The Chinese Python
Posted on: 24 Dec 2011
C P Vijayakrishnan
I was on the road one night on my way home after the day's work. The last thing I did was to go through an article in a magazine about the conflict between China and India of 1962 vintage, the remembrance of which always opens old wounds especially if you were a child during that Nehruvian period, a period in which a bright faced young India was marching towards a glorious non aligned future ,where peace and prosperity reigned. It was then painted in the ochre and green of the national tricolor. It now seems the period was Paleolithic or Neolithic if you like, as well as romantic. A rude jolt awakened her, from the romantic to the expressionistic, in the form of an attack from her northern neighbor and as a consequence I missed out on going on the stage as an actor in a children's play.
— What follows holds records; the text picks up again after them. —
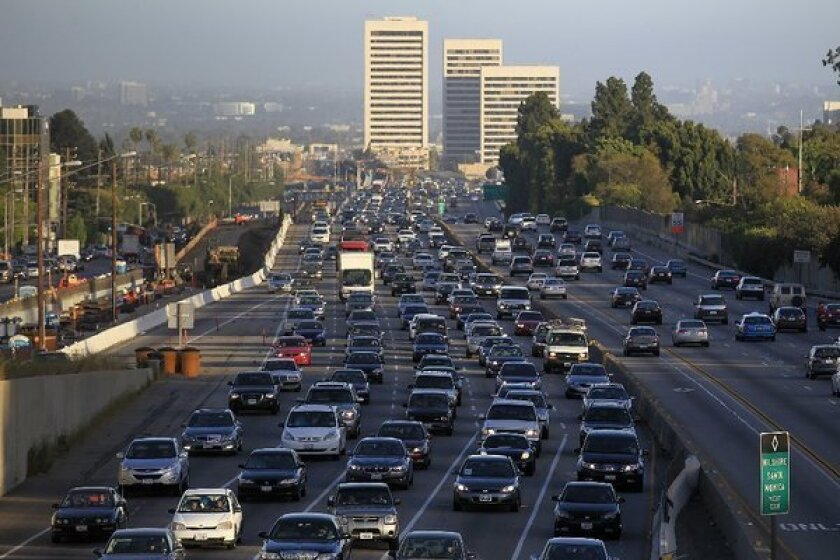 Traffic crawls along the northbound 405 Freeway during rush hour in the spring in Westwood.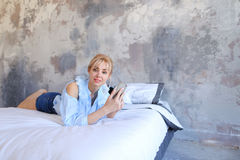 Charming female posing on camera with phone in hand and lying on. Slender girl smiles and looks into camera lens with gadget, cell in hand, lying on a large and Royalty Free Stock Photo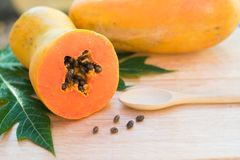 Ripe papaya with green leaf on wooden background royalty free stock images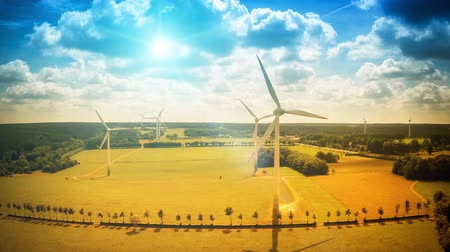 Aerial view of summer countryside with wind turbines and agricultural fields. Nature background. Full HD, 1080p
I was cruising on a bike expecting errant trucks heading from the opposite direction at the time of the day, flouting traffic regulation about the one-way passage. My mind was full of china, and I never expected to meet a python on the road. It would be like meeting Imran khan in a urinal in Bangalore. But that really happened at the Chinnaswamy stadium when I went there to see a cricket match between India and Pakistan. Memorandum
It was a general holiday and there was not much traffic on the road. I passed the Christian college and was nearing the English church usually a busy place with the fish market and the shops nearby. From a distance I could see a thick long plastic rope just touching the side of the road. If any vehicle comes from the opposite direction or some bus bears down hard at me from behind I will have to drive over the rope. Just when I reached the rope I realized that it was slithering like a snake and it was a snake. It was as if the famous philosophical dictum of myth and reality exemplified by the serpent and the rope was being demonstrated in front of my eyes. It was no ordinary snake; it was a python with the powerful muscles rippling underneath its white and brown vest. It was awesome in its wild regality. A python is not an unusual sighting in Calicut these days but I was never expecting to see one on a busy road. We have had pythons visiting us regularly and the leopard once in a blue moon. The mystery of the leopard is always solved in the discovery of the wild cat or some other small creatures of the night, after reports of its sightings in the press and the intervention of the forest department. Pythons were trapped, let loose in the wild and the rare leopard was shot.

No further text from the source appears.